Damals, als die Labore in die Luft gegangen waren. Ich war zu dem Zeitpunkt erst fünf Jahre alt gewesen und hatte sieben Monate in den Laboren verbracht. Diese Zeit war die schlimmste Zeit meines Lebens. Jeden Tag musste ich in mehrere Testräume hinein und wurde stundenlang an einen Stuhl gefesselt. Dauernd bekam ich irgendwelche Spritzen in den Nacken, dessen Inhalt mich in der Nacht vor Schmerzen kaum schlafen ließ. Ich verwandelte mich oft einfach unkontrolliert und kam dann wegen meiner Kiemen kaum zu Atem, da Kiemen außerhalb des Wassers nicht funktionieren. Und dabei war ich damals noch ein kleines Kind, dass eigentlich glücklich Zuhause sein sollte und sich mit den Geschwistern streiten sollte. Ein Kind, dass all das nie erleben sollte, und doch war es passiert.

Hier schwamm ich nun durch den Fluss. Aber nicht aus Spaß, sondern gezwungen. Und ich war komplett alleine. So allein wie noch niemals zuvor.

Selbst im Labor war ich nie ganz alleine gewesen. Ich hatte mir in dem Labor zusammen mit einem anderen kleinen Mädchen die Zelle geteilt und wir hatten gemeinsam unsere Schmerzen überstanden.

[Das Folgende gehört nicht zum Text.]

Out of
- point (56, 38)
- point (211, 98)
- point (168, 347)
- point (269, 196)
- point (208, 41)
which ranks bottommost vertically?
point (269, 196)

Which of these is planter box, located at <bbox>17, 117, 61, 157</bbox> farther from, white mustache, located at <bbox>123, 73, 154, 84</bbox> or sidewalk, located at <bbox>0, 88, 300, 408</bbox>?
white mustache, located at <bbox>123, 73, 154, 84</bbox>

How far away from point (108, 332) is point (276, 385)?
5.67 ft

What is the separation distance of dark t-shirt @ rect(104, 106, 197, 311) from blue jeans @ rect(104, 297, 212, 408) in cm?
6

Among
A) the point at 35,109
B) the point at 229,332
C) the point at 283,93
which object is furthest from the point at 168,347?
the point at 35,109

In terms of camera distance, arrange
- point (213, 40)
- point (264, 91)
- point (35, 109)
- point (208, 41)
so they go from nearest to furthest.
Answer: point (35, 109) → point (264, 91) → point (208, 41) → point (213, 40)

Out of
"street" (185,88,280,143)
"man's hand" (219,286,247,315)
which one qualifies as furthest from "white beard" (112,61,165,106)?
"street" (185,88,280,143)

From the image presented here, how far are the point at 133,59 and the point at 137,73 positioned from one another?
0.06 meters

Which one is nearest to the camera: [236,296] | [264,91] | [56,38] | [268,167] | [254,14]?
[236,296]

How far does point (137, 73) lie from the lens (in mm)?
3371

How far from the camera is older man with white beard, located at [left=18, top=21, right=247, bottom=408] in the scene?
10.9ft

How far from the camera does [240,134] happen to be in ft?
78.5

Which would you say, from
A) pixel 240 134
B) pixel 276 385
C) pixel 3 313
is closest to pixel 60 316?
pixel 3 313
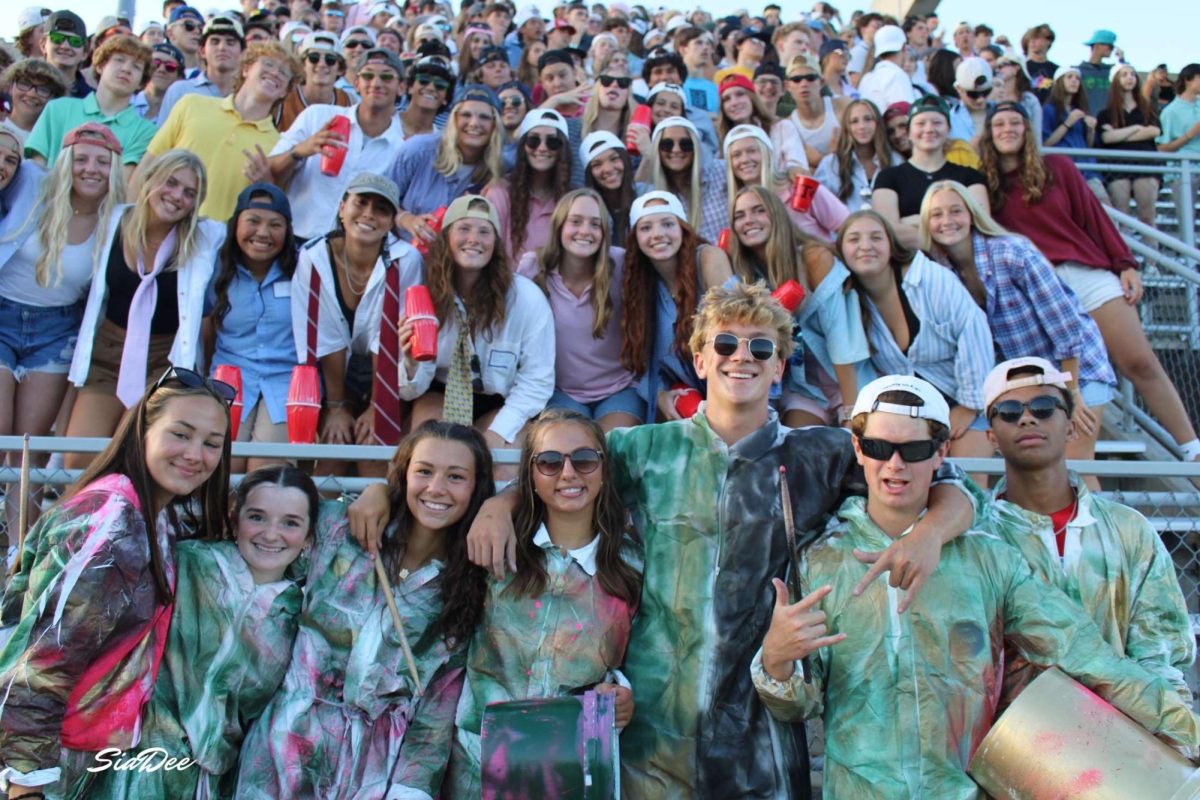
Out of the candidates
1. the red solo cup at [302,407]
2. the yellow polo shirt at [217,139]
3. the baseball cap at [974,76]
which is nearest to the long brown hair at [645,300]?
the red solo cup at [302,407]

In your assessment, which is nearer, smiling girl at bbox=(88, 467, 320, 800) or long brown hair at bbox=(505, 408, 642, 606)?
smiling girl at bbox=(88, 467, 320, 800)

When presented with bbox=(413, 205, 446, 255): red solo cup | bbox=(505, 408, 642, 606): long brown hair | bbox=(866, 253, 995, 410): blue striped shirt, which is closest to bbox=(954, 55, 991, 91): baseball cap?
bbox=(866, 253, 995, 410): blue striped shirt

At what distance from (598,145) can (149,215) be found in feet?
7.48

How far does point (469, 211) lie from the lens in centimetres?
467

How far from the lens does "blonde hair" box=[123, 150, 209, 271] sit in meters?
4.64

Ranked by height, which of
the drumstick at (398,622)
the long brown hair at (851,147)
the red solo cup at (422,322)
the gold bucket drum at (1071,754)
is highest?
the long brown hair at (851,147)

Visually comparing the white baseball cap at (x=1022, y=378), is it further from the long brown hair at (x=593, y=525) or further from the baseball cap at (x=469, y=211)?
the baseball cap at (x=469, y=211)

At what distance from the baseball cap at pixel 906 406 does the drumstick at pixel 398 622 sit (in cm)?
141

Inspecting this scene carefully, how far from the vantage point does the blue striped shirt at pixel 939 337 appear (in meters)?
4.85

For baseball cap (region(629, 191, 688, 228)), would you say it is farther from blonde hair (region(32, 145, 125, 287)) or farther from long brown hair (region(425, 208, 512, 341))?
blonde hair (region(32, 145, 125, 287))

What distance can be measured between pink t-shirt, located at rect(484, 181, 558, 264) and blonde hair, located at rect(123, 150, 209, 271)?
4.88 feet

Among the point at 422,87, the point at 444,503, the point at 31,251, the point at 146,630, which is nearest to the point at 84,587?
the point at 146,630

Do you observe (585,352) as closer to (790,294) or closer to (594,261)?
(594,261)

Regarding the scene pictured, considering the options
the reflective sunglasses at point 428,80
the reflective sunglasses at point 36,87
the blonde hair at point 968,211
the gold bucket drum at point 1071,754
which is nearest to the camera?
the gold bucket drum at point 1071,754
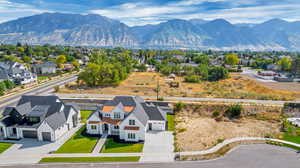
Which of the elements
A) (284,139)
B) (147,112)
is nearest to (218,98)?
(284,139)

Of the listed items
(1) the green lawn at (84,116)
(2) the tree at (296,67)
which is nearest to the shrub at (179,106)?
(1) the green lawn at (84,116)

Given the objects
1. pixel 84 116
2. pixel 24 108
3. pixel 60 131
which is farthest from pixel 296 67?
pixel 24 108

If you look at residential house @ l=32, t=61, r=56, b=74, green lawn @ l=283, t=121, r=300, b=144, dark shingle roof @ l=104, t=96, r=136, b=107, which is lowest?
green lawn @ l=283, t=121, r=300, b=144

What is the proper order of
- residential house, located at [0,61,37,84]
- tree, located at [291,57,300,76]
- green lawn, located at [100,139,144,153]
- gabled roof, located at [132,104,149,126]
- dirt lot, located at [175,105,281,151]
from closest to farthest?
green lawn, located at [100,139,144,153], dirt lot, located at [175,105,281,151], gabled roof, located at [132,104,149,126], residential house, located at [0,61,37,84], tree, located at [291,57,300,76]

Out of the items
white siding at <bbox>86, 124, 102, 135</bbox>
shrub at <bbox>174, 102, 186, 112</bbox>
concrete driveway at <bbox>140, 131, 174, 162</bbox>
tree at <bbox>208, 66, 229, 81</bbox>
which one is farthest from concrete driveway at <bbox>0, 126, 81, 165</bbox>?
tree at <bbox>208, 66, 229, 81</bbox>

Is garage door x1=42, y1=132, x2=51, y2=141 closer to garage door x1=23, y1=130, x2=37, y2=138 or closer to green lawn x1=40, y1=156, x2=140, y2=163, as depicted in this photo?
garage door x1=23, y1=130, x2=37, y2=138

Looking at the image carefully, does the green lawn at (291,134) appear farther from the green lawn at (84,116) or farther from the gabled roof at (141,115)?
the green lawn at (84,116)
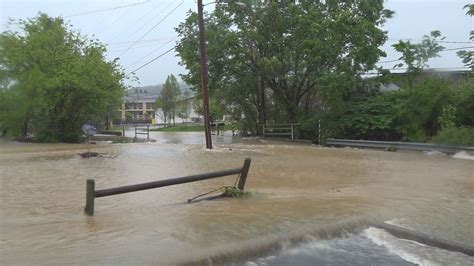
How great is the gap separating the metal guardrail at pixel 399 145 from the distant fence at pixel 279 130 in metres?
4.45

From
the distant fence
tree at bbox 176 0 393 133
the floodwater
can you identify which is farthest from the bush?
the distant fence

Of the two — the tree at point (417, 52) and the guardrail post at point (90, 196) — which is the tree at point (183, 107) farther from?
the guardrail post at point (90, 196)

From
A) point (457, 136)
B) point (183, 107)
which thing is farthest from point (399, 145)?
point (183, 107)

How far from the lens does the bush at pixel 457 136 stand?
19250mm

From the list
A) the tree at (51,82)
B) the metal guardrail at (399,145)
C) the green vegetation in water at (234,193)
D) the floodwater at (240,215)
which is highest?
the tree at (51,82)

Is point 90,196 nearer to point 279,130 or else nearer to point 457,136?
point 457,136

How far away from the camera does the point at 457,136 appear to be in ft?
63.5

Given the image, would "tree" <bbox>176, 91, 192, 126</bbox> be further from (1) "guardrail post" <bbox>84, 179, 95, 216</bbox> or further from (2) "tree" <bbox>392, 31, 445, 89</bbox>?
(1) "guardrail post" <bbox>84, 179, 95, 216</bbox>

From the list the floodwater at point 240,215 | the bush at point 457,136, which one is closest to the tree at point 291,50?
the bush at point 457,136

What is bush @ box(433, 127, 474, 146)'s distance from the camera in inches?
758

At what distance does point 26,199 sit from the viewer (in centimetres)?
1041

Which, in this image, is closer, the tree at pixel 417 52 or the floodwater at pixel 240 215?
the floodwater at pixel 240 215

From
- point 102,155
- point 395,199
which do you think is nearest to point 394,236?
point 395,199

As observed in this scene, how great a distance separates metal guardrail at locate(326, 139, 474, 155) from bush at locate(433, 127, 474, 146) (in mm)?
248
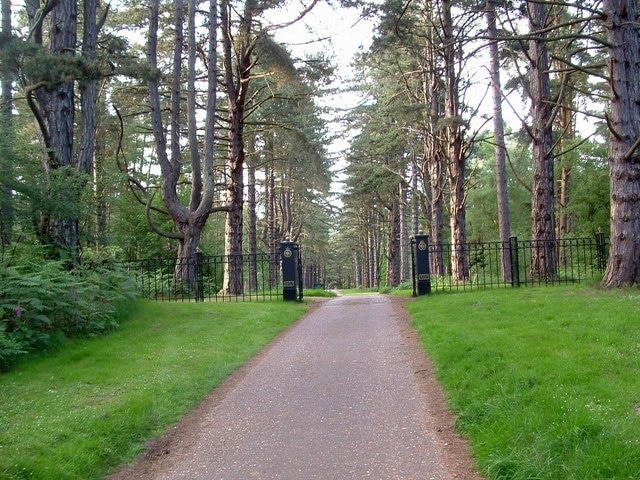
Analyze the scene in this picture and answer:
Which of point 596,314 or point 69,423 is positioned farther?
point 596,314

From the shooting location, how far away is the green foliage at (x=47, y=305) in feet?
25.3

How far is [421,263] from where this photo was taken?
49.5 ft

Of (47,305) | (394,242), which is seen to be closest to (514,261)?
(47,305)

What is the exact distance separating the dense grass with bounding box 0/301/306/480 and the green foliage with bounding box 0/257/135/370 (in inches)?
12.6

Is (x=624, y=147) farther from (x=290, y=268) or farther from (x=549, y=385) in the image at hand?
(x=290, y=268)

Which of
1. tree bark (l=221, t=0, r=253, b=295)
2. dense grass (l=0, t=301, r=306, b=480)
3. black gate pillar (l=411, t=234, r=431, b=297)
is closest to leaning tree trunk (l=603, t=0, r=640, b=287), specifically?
black gate pillar (l=411, t=234, r=431, b=297)

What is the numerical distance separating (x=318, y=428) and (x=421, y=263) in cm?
1018

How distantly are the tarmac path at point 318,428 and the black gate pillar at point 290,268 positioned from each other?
6624 mm

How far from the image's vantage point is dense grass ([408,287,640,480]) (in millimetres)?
3842

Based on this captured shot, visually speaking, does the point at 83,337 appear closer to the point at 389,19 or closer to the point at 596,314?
the point at 596,314

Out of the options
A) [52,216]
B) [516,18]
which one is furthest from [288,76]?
[52,216]

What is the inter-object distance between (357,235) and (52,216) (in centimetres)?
4960

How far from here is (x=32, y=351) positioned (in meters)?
7.89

Das Mädchen hieß Nuriel und war genauso alt wie ich. Aber anders als bei mir wurde sie nicht über mehrere Stunden ins Eiskalte Wasser geworfen und ihr wurden auch keine Hai-Gene gespritzt. Nein, bei ihr war es anders.
Nuriel wurde bei lebendigem Leib ins Feuer geworfen und hatte stundenlang auf heißem Metall sitzen müssen, bis sie vor Schmerzen bewusstlos wurde.
Sie hatten ihr genauso wie mir die Augen ausgerissen und durch andere ersetzt. Meine verfügten nun über perfekte Nachtsicht und ihre enthielten eine Wärmebild Funktion, durch die sie die Temperaturen in der Umgebung quasi sehen konnte.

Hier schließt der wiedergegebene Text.